The feedback a chatbot receives acts as learning material and makes the chatbot seem smarter over time, increasing user adoption of the chatbot, eating up larger portions of the rider population. Large amounts of interest data that a transit authority or management receives acts as catalyst for future projects that impact how riders experience public transportation. If users complain about the long travel distance when transferring rail lines, and the transit authority takes notice, they could easily affect the location with new construction projects that lessen these travel times. When users see this type of reaction, they can feel that the transit authority is keen on listening into rider’s concerns, leading to higher user retention. Impacting riders in a positive manner could improve cost savings for public transportation by having a more aware and informed ridership, while giving back valuable insights into the mindset of riders who chat with a chatbot.
Although the immediate look at chatbots pain a rose-colored image, the reality chatbots face is the learning curve it takes to become perceivably smart. Humans are typically very judgmental and will make decisions on products in mere seconds. If a chatbot gets deployed, it faces a catch-22 situation, it needs user input to learn from, but at the beginning, it will inevitably make very obvious errors, driving users away, which then leave it with little input data to learn from. The first impression a chatbot makes is very important, as the first conversation with a user must be both smart, and goal oriented. A chatbot that can sound friendly and smart but doesn’t know how meet a goal that was intended for it, has ultimately failed, and acts as little more than a novelty chatting companion. Steps and precautions can be taken by developers to have expected sample data supplied to the chatbot prior to launch, but in most cases, humans can surprise in the amount of ways, slang, or spelling errors that they can provide to a chatbot.

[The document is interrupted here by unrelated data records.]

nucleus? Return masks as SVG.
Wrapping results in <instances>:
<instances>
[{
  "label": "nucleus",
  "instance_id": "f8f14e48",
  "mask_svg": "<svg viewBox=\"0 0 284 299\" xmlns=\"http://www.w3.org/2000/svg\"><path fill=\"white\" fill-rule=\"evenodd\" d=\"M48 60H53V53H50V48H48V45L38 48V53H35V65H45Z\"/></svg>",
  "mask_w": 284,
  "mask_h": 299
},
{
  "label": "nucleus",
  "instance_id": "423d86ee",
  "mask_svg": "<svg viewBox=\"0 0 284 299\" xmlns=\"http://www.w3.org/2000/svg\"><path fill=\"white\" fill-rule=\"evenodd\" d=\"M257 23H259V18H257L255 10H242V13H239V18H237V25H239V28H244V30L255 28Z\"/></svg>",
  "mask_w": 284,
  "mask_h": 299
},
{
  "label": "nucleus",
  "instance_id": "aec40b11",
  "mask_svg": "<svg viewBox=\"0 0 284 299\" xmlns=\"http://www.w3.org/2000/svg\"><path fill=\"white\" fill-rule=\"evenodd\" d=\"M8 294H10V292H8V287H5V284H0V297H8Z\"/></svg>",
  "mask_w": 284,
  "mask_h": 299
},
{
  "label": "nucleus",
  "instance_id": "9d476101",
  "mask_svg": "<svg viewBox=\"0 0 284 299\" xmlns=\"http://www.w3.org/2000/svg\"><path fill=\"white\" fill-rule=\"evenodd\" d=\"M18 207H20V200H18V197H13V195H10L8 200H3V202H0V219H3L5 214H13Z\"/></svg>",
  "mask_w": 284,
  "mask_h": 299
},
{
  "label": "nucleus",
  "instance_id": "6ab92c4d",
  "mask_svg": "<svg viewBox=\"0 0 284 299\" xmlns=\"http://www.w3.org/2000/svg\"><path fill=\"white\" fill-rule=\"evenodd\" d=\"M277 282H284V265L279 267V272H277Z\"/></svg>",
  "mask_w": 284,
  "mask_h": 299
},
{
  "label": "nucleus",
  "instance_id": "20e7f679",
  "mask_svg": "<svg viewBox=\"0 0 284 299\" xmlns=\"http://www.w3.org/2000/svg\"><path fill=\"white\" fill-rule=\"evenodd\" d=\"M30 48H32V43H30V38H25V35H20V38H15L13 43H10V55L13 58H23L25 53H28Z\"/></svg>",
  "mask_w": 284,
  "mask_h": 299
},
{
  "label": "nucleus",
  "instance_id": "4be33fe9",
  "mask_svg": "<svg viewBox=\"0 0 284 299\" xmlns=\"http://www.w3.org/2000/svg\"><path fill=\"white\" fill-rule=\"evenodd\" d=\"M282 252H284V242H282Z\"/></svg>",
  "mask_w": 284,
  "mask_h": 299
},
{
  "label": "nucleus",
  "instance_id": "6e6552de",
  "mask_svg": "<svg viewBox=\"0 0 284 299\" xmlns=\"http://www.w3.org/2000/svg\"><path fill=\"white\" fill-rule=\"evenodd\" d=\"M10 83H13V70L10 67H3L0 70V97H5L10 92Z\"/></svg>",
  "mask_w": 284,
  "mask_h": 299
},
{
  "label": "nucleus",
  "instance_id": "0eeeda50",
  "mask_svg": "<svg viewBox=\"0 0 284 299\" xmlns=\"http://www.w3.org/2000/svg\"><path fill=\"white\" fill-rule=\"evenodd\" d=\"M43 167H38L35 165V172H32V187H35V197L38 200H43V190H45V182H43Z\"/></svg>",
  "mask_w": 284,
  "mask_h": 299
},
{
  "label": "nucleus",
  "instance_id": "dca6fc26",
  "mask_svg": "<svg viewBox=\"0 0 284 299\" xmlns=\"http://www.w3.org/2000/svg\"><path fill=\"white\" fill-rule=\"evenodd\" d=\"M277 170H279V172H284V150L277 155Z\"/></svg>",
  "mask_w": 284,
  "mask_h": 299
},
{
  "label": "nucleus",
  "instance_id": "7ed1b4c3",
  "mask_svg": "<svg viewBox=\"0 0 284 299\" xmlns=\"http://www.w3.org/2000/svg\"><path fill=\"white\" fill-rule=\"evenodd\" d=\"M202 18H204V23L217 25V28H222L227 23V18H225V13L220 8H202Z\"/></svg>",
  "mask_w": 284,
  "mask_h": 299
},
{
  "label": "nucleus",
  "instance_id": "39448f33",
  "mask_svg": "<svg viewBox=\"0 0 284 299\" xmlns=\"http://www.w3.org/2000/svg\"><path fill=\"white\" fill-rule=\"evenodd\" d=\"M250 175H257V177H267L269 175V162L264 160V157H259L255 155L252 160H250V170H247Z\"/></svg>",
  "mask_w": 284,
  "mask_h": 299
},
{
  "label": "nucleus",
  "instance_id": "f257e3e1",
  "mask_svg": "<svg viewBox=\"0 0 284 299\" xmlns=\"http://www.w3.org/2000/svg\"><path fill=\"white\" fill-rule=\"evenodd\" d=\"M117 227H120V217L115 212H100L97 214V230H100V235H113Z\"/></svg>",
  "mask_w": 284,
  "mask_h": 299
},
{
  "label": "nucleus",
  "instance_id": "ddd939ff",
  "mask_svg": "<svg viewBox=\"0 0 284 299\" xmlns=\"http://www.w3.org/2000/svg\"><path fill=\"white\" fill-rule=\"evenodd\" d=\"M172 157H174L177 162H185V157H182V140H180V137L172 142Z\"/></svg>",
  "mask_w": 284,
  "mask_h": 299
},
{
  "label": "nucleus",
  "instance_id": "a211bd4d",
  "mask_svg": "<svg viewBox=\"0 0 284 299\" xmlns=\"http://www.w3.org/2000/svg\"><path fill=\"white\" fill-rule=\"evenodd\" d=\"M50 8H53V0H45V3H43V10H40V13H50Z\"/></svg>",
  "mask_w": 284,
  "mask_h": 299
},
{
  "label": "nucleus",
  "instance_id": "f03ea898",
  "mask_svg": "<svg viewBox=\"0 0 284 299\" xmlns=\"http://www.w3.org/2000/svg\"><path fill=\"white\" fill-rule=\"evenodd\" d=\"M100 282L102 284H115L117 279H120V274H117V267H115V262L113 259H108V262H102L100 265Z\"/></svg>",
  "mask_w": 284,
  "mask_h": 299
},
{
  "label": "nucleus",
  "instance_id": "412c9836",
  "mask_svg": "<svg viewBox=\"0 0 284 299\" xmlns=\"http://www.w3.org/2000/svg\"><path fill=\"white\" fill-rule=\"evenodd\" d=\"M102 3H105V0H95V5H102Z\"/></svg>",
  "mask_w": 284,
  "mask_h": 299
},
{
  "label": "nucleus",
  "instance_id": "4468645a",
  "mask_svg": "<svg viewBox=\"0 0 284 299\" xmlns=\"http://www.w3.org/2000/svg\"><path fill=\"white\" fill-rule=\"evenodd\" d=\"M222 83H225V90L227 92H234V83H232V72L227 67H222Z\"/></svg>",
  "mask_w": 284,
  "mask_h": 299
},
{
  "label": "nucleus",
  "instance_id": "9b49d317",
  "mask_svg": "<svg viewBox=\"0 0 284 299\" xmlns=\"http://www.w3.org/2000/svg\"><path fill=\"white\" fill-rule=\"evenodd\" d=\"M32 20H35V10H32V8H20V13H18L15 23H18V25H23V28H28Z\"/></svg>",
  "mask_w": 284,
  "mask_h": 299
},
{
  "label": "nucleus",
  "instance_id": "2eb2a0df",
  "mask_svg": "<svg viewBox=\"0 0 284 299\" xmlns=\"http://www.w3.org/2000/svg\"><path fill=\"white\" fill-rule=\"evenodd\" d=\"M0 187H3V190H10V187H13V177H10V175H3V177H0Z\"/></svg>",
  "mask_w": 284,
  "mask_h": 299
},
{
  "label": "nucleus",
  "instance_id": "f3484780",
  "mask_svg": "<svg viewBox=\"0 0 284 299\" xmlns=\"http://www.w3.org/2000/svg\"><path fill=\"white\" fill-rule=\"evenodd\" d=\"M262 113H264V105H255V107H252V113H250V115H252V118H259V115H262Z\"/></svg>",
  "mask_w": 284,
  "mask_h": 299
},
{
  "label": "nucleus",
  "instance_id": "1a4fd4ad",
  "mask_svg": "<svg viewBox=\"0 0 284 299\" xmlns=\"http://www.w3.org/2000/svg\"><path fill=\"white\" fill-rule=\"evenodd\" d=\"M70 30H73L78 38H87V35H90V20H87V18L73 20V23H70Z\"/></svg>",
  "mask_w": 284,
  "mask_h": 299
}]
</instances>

A chatbot deployed to tackle certain goals are in a race against the very apps that already provide a solution, and while messaging apps are being adopted at higher rates, apps have more flexibility in solution delivery. Chatbots being delivered on third party channels are subject to policies and features that set the limits for what a chatbot can do on said channel. Meanwhile apps are developed with the express intention of exploring new features and benefits they can bring to users, at a time when demand for solutions are more stringent than ever. An app at launch, or updated frequently, tends to bring the type of seamless, easy, and straightforward experience that users are looking for, and chatbots simply don’t provide such a situation. In other words, if a rider has to ask a chatbot two, three, four times, how to get to their destination, then likely that rider will switch back to a third party app that has the answers for him in an intuitive and painless experience.